WORK REQUIRED. Exactly the lines from the line with "United States, site archbold_FL-22." through the final line of the records below, both ends included, are to be set down. Do not include pictures.

PROVIDED ENTRIES.
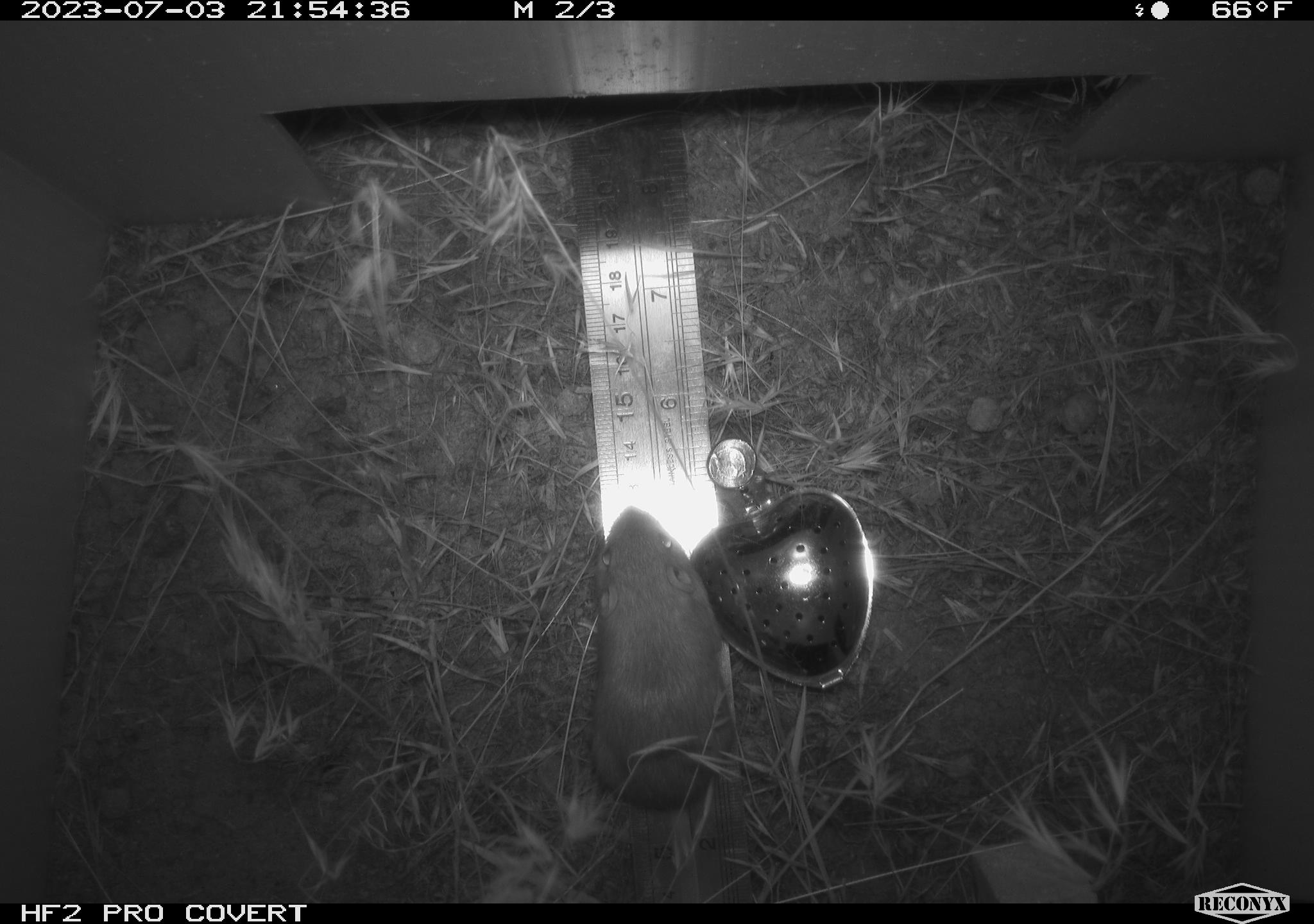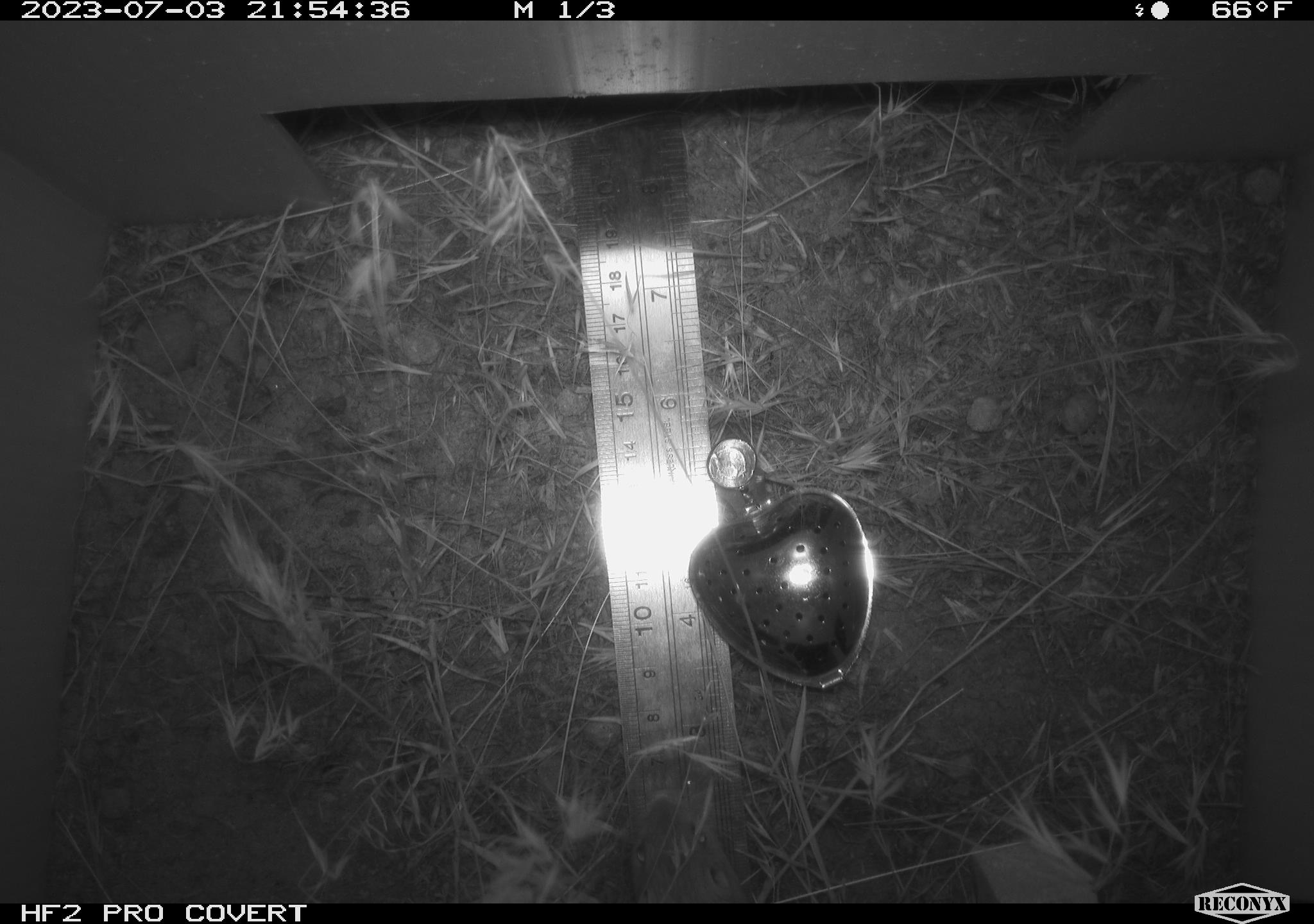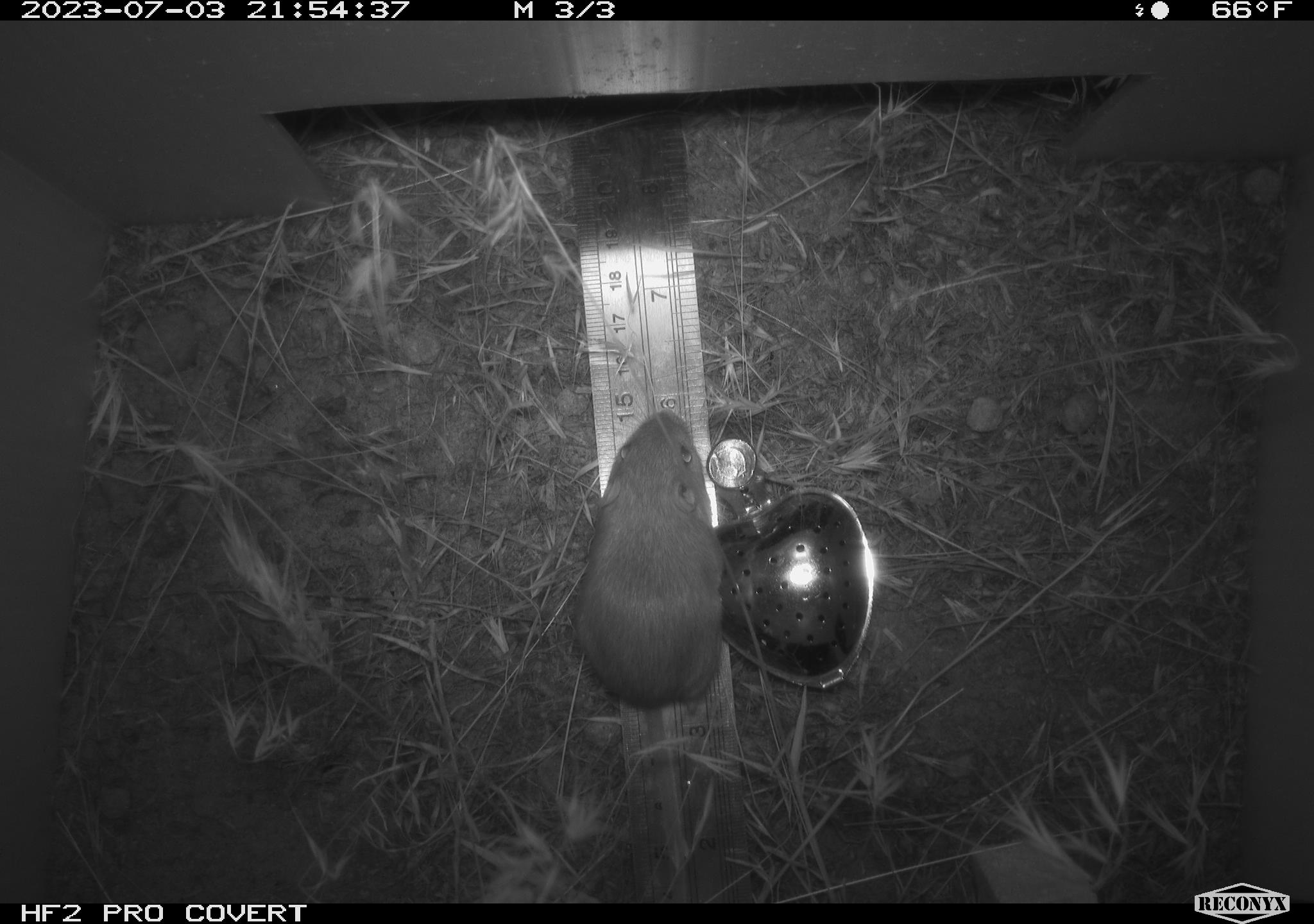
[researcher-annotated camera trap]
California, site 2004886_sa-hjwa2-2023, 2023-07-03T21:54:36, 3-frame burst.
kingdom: Animalia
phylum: Chordata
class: Mammalia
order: Rodentia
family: Heteromyidae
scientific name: Heteromyidae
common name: kangaroo rats and pocket mice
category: heteromyidae family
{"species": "heteromyidae family (kangaroo rats and pocket mice) (Heteromyidae)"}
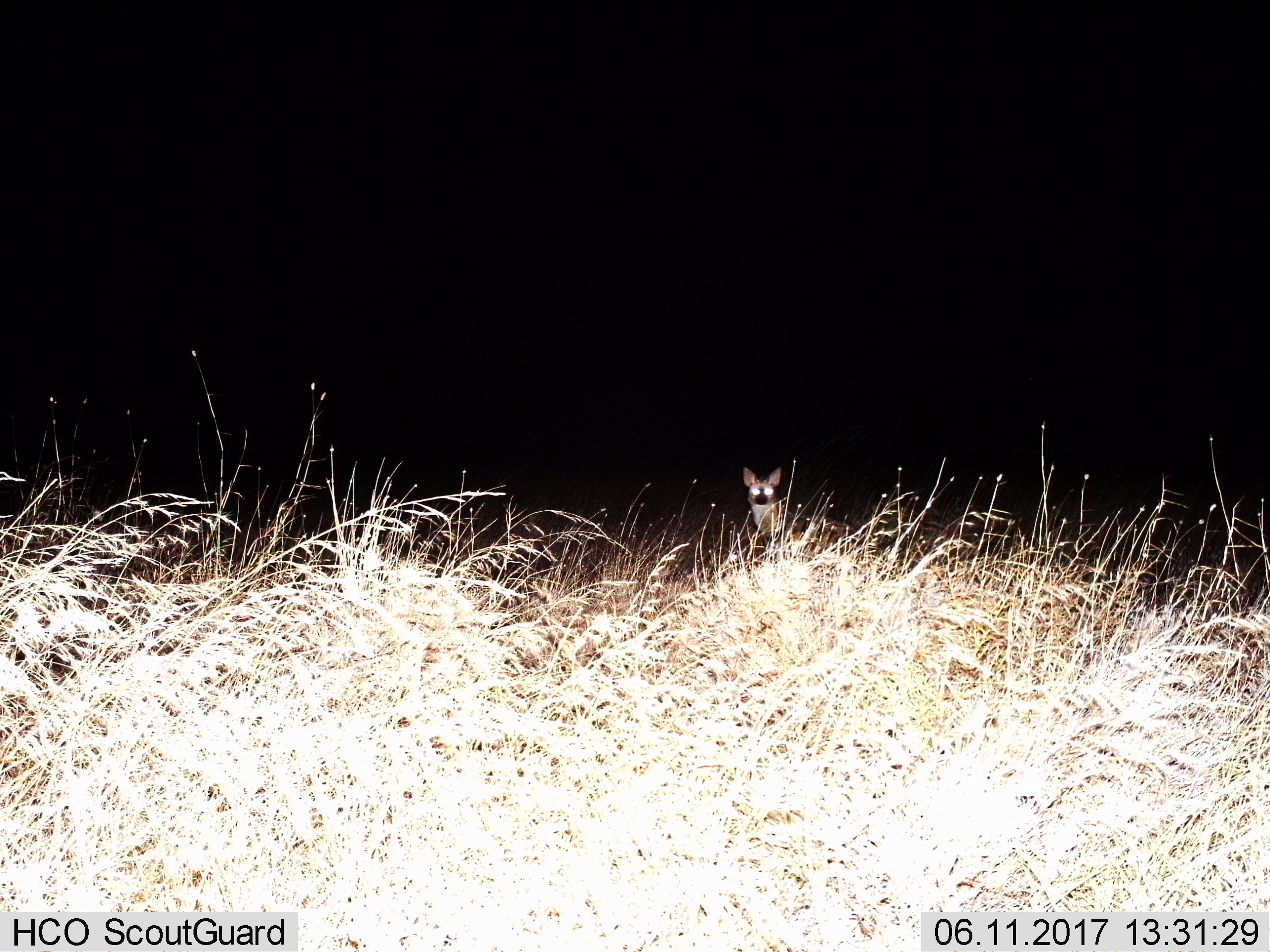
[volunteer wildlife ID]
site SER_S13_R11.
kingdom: Animalia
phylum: Chordata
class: Mammalia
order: Carnivora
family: Hyaenidae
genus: Proteles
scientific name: Proteles cristatus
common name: aardwolf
Aardwolf (Proteles cristatus), count 1. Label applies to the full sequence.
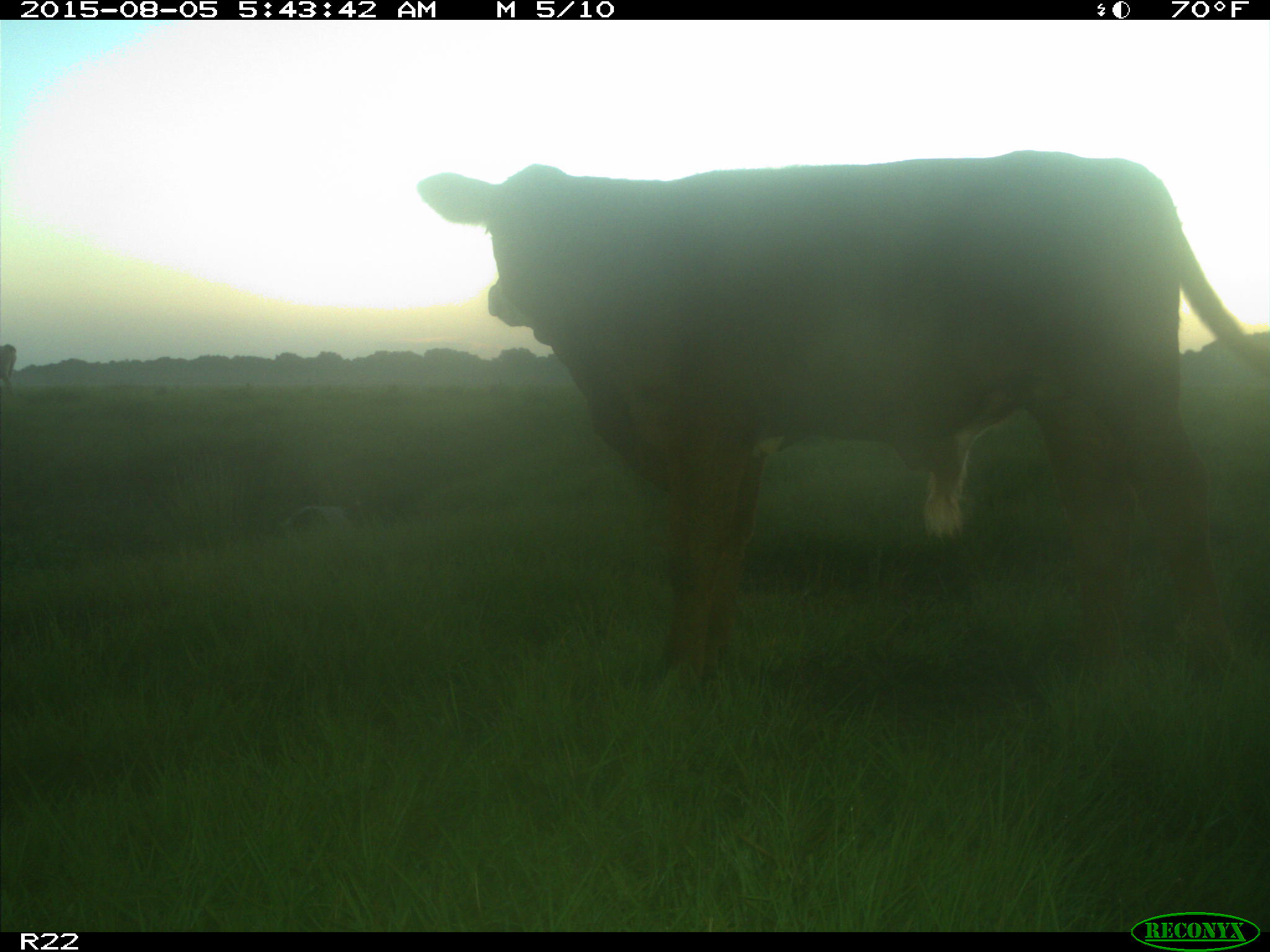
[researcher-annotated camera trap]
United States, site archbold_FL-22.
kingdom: Animalia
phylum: Chordata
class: Mammalia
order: Artiodactyla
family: Bovidae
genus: Bos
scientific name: Bos taurus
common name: domestic cow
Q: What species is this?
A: Bos taurus (domestic cow).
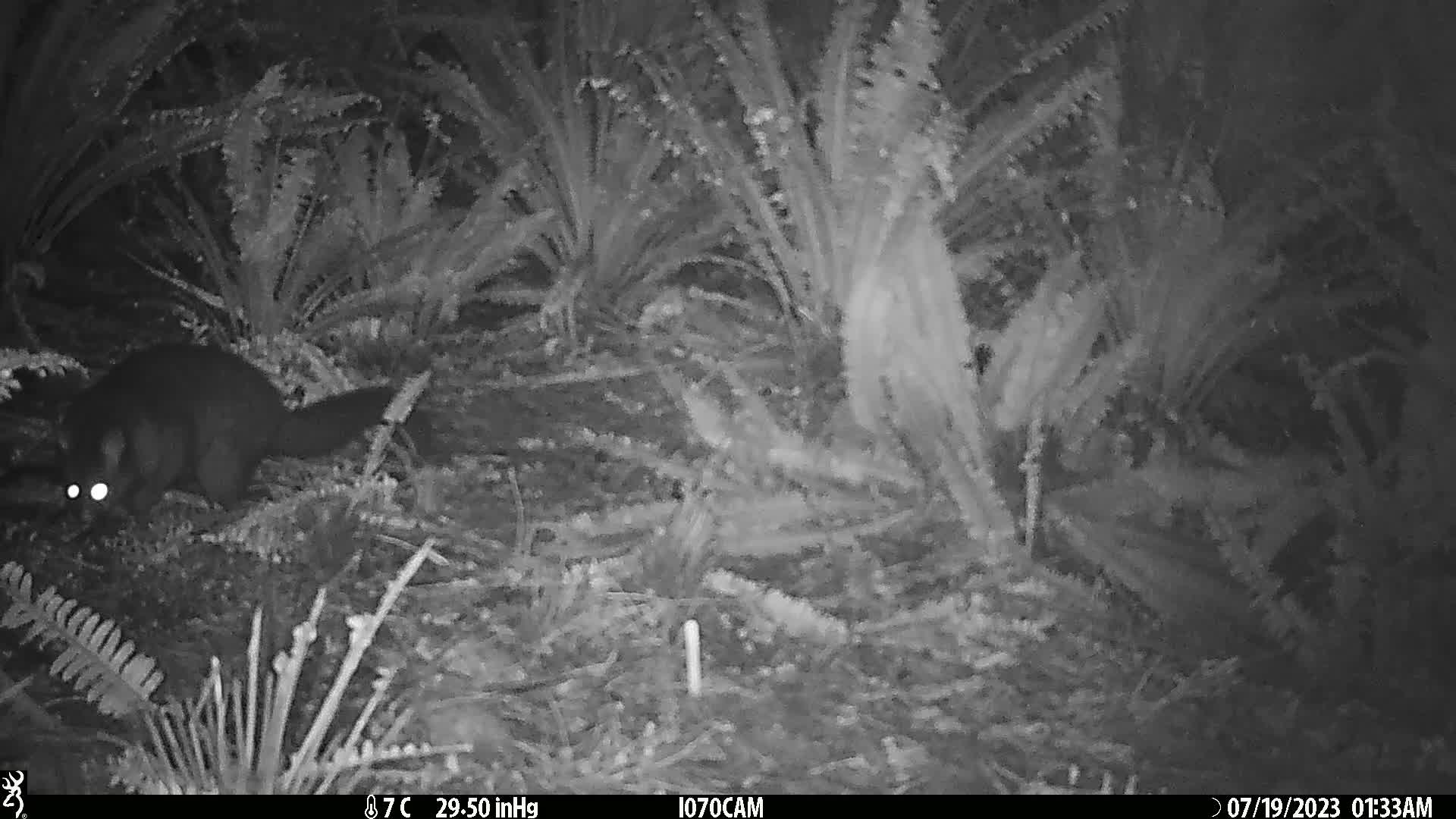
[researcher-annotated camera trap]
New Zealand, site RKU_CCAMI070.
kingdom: Animalia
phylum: Chordata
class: Mammalia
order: Diprotodontia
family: Phalangeridae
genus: Trichosurus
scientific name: Trichosurus vulpecula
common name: common brushtail possum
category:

EXPECTED ANSWER.
United States, site archbold_FL-22.
kingdom: Animalia
phylum: Chordata
class: Mammalia
order: Artiodactyla
family: Bovidae
genus: Bos
scientific name: Bos taurus
common name: domestic cow
Q: What species is this?
A: Bos taurus (domestic cow).
[researcher-annotated camera trap]
New Zealand, site RKU_CCAMI070.
kingdom: Animalia
phylum: Chordata
class: Mammalia
order: Diprotodontia
family: Phalangeridae
genus: Trichosurus
scientific name: Trichosurus vulpecula
common name: common brushtail possum
category:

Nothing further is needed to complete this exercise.